§ Tareas por realizar
(1) Indica si cada afirmación concuerda con el texto dado y respalda cada respuesta (sí o no) con las palabras del texto que la deciden, citadas literalmente. (a) A la razón le corresponde abrazar el interés de cada acción. (b) El hombre recibe todas sus primeras ideas por los sentidos. (c) Se dice que un niño ha llegado al uso de razón cuando logra ejercitar esa facultad con algún acierto.
(2) Transcribe sin cambios el fragmento del texto dado que comienza con "Otras muchas se" y continúa hasta "todas las demás.".

§ Texto dado
---------------

Otra facultad del espíritu humano es apetecer lo que conviene a su naturaleza y repugnar lo que no le conviene. Dotado de una voluntad libre, puede seguir este apetito según su albedrío y en cada instante, según el juicio que formare de la conveniencia o desconveniencia de su acción con su propio interés. A su razón toca presentarle en cada acción este interés; pero a su voluntad toca abrazarle. ¿Quién será el que, reflexionando sobre lo que pasa dentro de sí, no conozca estas dos facultades?
Otras muchas se pueden distinguir en el alma humana, pero nuestro propósito nos obliga a fijarnos en estas, como las más principales, y a las cuales se pueden referir todas las demás.
Ahora bien, ¿quién dudará que el hombre puede perfeccionar una y otra por medio de la Instrucción? Juzguémosle por pocos, pero claros ejemplos.
El hombre recibe todas sus primeras ideas por los sentidos; su alma las percibe y compara, y obra sobre ellas. El ejercicio facilita sus operaciones; la costumbre las convierte en hábitos intelectuales. ¡Cuánta diferencia en el raciocinio de un niño a un adulto, y de un adulto a un anciano! ¡Cuánta, del que se ocupa toda su vida en hacer clavos o del que la pasa en meditaciones astronómicas o morales! Decimos que un niño ha llegado al uso de razón cuando, a fuerza de ejercitar esta facultad, ha llegado a ejercitarla con algún acierto; y llámase hombre de buena razón al que, a fuerza de ejercitar la suya en muchedumbre de objetos y negocios, se ha hecho capaz de juzgar rectamente de ellos. En fin, como el hombre físico, el hombre racional se instruye por el ejercicio de sus fuerzas intelectuales.

---------------

§ Datos mostrados
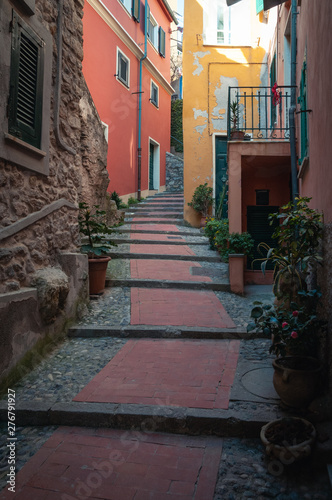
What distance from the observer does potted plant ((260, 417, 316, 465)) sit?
2.07 metres

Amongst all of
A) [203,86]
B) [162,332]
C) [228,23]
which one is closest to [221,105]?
[203,86]

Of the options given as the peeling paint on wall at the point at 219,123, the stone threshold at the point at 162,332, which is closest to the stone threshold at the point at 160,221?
the peeling paint on wall at the point at 219,123

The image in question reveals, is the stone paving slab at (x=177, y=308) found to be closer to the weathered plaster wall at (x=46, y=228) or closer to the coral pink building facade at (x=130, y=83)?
the weathered plaster wall at (x=46, y=228)

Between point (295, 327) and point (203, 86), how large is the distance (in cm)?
972

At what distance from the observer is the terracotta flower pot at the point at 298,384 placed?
8.32ft

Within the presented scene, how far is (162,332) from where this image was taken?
4055 millimetres

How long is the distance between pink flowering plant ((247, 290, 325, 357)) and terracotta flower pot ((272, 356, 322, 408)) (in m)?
0.10

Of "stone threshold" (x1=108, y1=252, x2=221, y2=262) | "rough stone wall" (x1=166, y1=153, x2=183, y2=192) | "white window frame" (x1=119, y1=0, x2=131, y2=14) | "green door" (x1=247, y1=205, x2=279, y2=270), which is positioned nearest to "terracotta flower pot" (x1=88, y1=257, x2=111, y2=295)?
"stone threshold" (x1=108, y1=252, x2=221, y2=262)

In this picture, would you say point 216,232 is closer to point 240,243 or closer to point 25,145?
point 240,243

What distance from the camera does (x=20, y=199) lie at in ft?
11.1

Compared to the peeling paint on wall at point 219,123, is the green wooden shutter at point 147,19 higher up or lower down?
higher up

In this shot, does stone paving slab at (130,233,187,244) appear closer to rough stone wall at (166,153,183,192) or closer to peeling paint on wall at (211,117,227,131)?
peeling paint on wall at (211,117,227,131)

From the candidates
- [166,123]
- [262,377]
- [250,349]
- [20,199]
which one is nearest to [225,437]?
[262,377]

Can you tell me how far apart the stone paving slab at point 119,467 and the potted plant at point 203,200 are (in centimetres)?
838
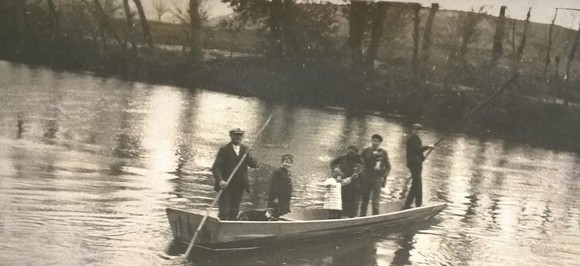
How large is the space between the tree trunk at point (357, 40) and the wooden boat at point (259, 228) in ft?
12.8

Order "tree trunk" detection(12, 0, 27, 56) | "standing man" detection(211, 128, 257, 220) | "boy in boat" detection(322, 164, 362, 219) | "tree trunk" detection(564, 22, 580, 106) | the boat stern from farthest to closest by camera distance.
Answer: "tree trunk" detection(564, 22, 580, 106) < "tree trunk" detection(12, 0, 27, 56) < "boy in boat" detection(322, 164, 362, 219) < "standing man" detection(211, 128, 257, 220) < the boat stern

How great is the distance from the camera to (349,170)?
355 inches

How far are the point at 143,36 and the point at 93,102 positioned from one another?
17.9ft

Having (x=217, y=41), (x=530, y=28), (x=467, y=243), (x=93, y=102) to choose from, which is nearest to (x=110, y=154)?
(x=217, y=41)

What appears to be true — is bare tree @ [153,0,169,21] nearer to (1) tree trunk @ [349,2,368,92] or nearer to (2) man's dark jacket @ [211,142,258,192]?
(2) man's dark jacket @ [211,142,258,192]

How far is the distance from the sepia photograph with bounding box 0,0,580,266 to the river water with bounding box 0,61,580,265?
5 cm

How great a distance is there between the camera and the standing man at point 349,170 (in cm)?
898

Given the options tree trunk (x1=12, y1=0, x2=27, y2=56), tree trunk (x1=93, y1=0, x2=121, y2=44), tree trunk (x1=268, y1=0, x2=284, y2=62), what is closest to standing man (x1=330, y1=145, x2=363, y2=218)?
tree trunk (x1=268, y1=0, x2=284, y2=62)

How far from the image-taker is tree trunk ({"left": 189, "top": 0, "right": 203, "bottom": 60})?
35.0 ft

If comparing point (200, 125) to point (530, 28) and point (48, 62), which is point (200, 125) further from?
point (530, 28)

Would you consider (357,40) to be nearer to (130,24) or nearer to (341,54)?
(341,54)

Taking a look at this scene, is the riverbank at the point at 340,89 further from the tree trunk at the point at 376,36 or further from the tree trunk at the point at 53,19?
the tree trunk at the point at 53,19

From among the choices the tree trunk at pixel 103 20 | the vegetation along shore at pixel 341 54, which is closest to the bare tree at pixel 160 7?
the vegetation along shore at pixel 341 54

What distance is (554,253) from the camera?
9.74 m
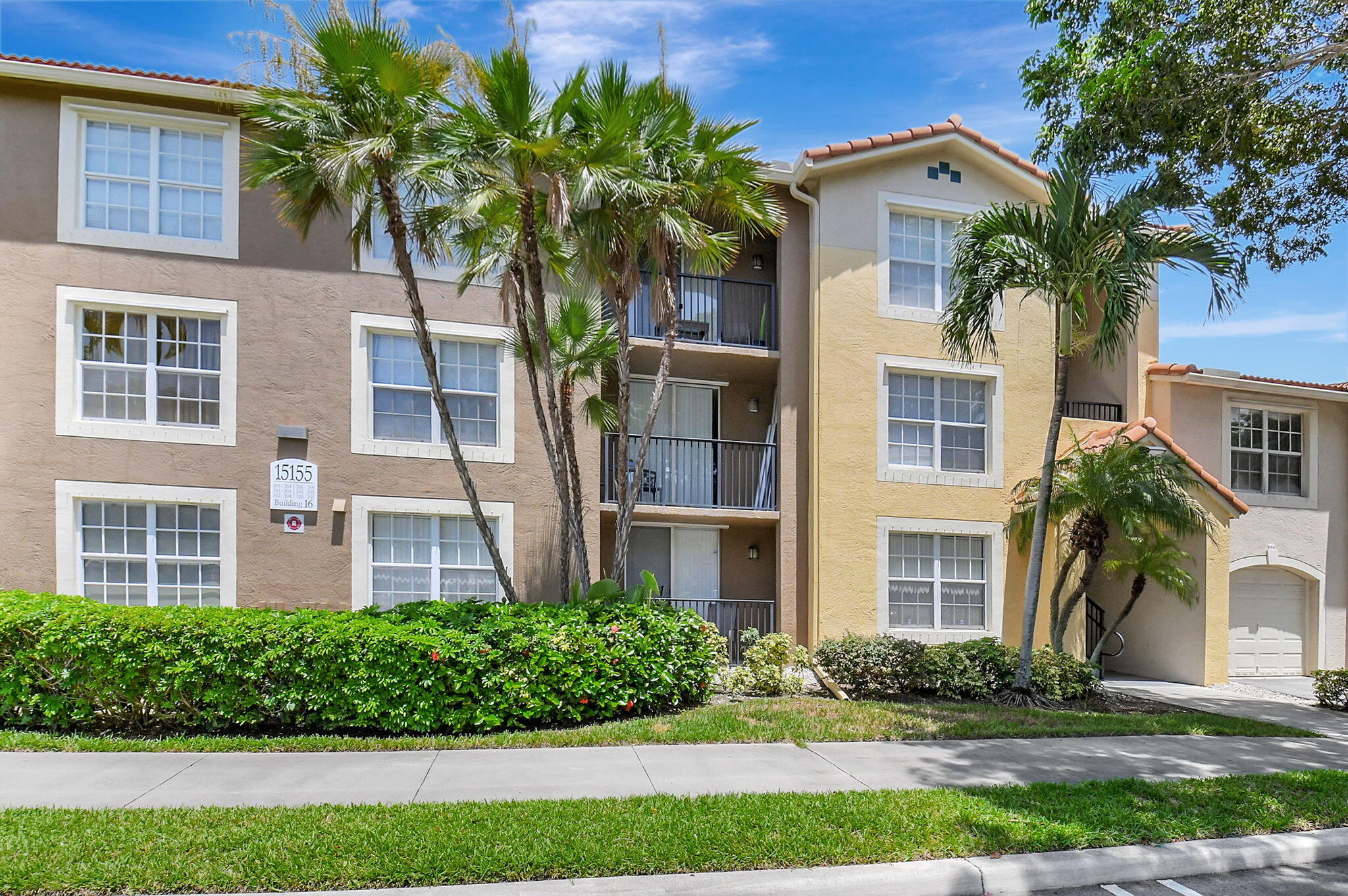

---------------

§ Resultados
(1)
(a) No: «A su razón toca presentarle en cada acción este interés; pero a su voluntad toca abrazarle».
(b) Sí: «El hombre recibe todas sus primeras ideas por los sentidos».
(c) Sí: «Decimos que un niño ha llegado al uso de razón cuando, a fuerza de ejercitar esta facultad, ha llegado a ejercitarla con algún acierto».

(2)
Otras muchas se pueden distinguir en el alma humana, pero nuestro propósito nos obliga a fijarnos en estas, como las más principales, y a las cuales se pueden referir todas las demás.